Ayche Nour Zarakolu
Demain, dès l’aube, nous aurons une pensée pour Ayche Nour Zarakolu, décédée le 28 janvier2002 à l’hôpital de la Faculté de Médecine d’Istanbul, à l’âge de 56 ans.

Madame Zarakolu avait fondé en 1977, à Istanbul, avec son mari, une maison d’édition « Belge » (non pas belge, mais qui se prononce ‘Belgué’en turc et signifie « document ») En effet, Ayche Nour Zarakolu avait décidé de publier des livres sur les plaies ouvertes de la Turquie : les Droits de l’Homme violés, le génocide arménien de 1915, la question kurde, la mafia etc…tout cela basé sur des documents irréfutables. Ces sujets étant tabou en Turquie, elle avait été à plusieurs reprises emprisonnée.

Interrogée par la Fédération Internationale des Droits de l’Homme sur les motifs de sa démarche, elle avait déclaré : « Il n’y a rien de pire que l’oubli et le silence .Je donnerai toujours la parole à ceux qui nous obligent à regarder notre pays et son histoire en face, à connaître la vérité pour que les choses changent. Je sais qu’aujourd’hui il faut payer ce travail de mémoire par des jours de prison, mais l’important, c’est que les livres existent, que les gens les lisent. » Elle était fière d’avoir réussi à gagner quelques affaires, à être relaxée.

Demain, nous penserons à celle que les Arméniens appelaient « La Mère Courage », à celle qui espérait que les choses finiraient par changer, à celle que rien n’arrêtait ,et que les jours et les mois de prison ne suffisaient pas à faire taire.

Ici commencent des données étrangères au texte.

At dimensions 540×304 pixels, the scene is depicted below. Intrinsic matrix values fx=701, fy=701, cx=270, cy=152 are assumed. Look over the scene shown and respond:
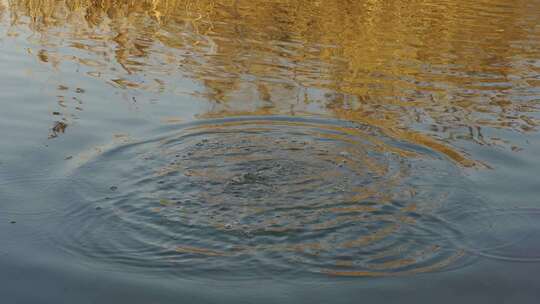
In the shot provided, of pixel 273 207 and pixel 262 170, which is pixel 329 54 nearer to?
pixel 262 170

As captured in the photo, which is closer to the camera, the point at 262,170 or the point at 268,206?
the point at 268,206

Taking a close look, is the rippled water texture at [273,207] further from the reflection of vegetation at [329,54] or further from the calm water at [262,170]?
the reflection of vegetation at [329,54]

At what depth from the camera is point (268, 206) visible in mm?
5152

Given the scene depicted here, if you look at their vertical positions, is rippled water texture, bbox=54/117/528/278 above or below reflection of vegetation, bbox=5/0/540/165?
below

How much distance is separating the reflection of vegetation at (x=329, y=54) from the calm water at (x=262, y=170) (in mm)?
53

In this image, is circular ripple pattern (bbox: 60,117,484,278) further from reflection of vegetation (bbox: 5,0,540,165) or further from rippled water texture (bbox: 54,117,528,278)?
reflection of vegetation (bbox: 5,0,540,165)

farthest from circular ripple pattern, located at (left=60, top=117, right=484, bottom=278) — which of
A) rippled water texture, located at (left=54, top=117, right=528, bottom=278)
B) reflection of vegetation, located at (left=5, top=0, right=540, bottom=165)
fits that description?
reflection of vegetation, located at (left=5, top=0, right=540, bottom=165)

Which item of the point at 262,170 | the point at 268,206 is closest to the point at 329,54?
the point at 262,170

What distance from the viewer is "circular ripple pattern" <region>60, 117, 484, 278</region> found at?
14.8 feet

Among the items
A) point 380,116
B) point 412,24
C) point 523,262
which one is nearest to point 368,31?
point 412,24

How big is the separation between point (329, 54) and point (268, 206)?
5912mm

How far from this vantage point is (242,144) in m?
6.47

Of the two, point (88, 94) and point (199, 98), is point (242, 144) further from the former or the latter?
point (88, 94)

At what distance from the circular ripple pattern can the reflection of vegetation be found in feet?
3.22
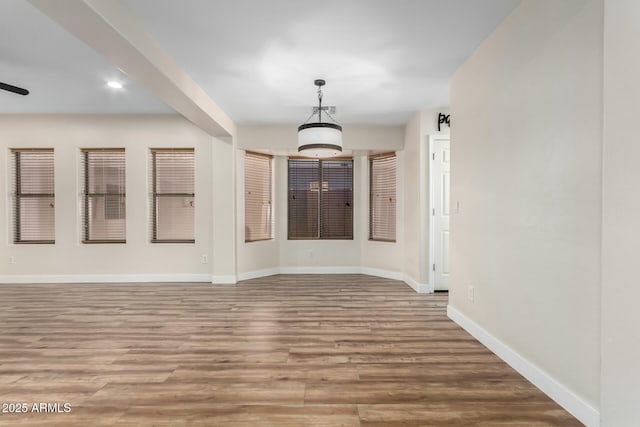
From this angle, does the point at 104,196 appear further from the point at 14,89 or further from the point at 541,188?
the point at 541,188

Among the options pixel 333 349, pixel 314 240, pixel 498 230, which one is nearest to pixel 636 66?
pixel 498 230

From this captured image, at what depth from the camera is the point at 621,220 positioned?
147 centimetres

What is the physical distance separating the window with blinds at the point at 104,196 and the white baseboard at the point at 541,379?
17.6 ft

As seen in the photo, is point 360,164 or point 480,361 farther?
point 360,164

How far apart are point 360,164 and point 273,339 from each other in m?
4.06

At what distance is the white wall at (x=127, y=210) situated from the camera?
530 centimetres

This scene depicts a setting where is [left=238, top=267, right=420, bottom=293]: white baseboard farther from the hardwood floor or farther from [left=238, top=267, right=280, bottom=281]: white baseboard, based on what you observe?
the hardwood floor

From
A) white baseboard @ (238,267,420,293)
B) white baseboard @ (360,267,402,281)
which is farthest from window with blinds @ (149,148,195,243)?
white baseboard @ (360,267,402,281)

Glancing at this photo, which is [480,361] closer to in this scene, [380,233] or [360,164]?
[380,233]

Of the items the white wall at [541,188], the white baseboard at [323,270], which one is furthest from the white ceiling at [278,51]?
the white baseboard at [323,270]

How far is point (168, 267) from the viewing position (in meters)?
5.41

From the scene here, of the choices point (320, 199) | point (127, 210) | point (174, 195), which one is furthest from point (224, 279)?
point (320, 199)

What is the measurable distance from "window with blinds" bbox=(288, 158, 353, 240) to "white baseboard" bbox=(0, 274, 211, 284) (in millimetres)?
1947

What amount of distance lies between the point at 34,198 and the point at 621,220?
722 centimetres
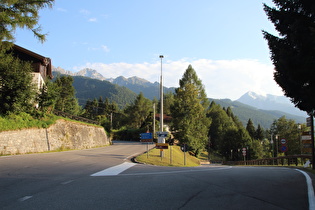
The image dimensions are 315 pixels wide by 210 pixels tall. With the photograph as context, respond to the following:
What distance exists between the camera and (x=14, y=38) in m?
15.7

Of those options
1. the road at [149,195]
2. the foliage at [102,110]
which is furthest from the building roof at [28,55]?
the foliage at [102,110]

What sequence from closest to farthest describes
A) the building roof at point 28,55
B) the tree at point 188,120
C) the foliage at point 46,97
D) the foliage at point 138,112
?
1. the foliage at point 46,97
2. the building roof at point 28,55
3. the tree at point 188,120
4. the foliage at point 138,112

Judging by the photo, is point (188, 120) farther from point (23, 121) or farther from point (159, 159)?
point (23, 121)

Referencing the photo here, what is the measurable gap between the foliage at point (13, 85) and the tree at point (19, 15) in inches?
351

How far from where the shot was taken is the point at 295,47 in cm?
720

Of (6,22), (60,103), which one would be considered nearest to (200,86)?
Answer: (60,103)

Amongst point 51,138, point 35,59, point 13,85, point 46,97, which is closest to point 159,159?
point 51,138

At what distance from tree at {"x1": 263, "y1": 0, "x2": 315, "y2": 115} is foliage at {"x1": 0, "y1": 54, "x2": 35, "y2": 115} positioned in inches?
891

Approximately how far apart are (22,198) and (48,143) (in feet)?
77.4

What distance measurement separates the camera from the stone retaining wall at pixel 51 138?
71.9 feet

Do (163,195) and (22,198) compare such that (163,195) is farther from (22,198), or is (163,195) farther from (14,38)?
(14,38)

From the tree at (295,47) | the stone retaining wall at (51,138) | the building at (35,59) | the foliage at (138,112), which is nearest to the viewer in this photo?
the tree at (295,47)

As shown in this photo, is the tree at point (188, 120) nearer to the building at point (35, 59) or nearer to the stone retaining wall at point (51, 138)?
the stone retaining wall at point (51, 138)

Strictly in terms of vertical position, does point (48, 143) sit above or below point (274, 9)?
below
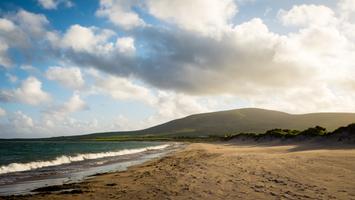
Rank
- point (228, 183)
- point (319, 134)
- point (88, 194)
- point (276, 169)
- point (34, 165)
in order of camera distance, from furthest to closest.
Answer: point (319, 134)
point (34, 165)
point (276, 169)
point (228, 183)
point (88, 194)

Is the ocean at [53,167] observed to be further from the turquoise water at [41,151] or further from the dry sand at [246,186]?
the dry sand at [246,186]

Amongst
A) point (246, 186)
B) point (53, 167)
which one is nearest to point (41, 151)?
point (53, 167)

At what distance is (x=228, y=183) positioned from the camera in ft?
53.4

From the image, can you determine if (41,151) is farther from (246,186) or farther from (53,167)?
(246,186)

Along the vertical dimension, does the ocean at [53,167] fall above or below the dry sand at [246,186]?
below

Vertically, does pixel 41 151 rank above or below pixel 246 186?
above

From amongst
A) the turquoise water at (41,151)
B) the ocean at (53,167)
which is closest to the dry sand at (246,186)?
the ocean at (53,167)

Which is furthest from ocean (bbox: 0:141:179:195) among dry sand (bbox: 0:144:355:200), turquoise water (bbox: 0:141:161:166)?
dry sand (bbox: 0:144:355:200)

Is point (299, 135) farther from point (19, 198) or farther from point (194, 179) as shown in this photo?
point (19, 198)

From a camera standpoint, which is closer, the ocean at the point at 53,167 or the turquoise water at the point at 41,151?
the ocean at the point at 53,167

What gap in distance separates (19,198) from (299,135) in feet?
168

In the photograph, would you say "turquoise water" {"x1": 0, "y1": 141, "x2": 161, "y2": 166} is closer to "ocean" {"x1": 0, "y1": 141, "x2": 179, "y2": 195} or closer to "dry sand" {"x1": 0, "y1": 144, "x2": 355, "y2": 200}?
"ocean" {"x1": 0, "y1": 141, "x2": 179, "y2": 195}

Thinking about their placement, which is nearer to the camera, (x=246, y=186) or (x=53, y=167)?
(x=246, y=186)

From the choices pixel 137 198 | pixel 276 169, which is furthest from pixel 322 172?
pixel 137 198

Nous penserons aussi à son mari et ses fils, car nous savons qu’à partir du jour où nous perdons un être cher, la vie est coupée en deux, il y a un avant et un après.

Ce ne sont pas seulement les intellectuels, mais tout le peuple turc qui devraient être fiers de compter parmi eux une femme aussi vaillante et sublime, prête à sacrifier sa liberté et sa santé et même sa vie, pour l’honneur de son pays.

De telles personnes sont les flambeaux de l’humanité.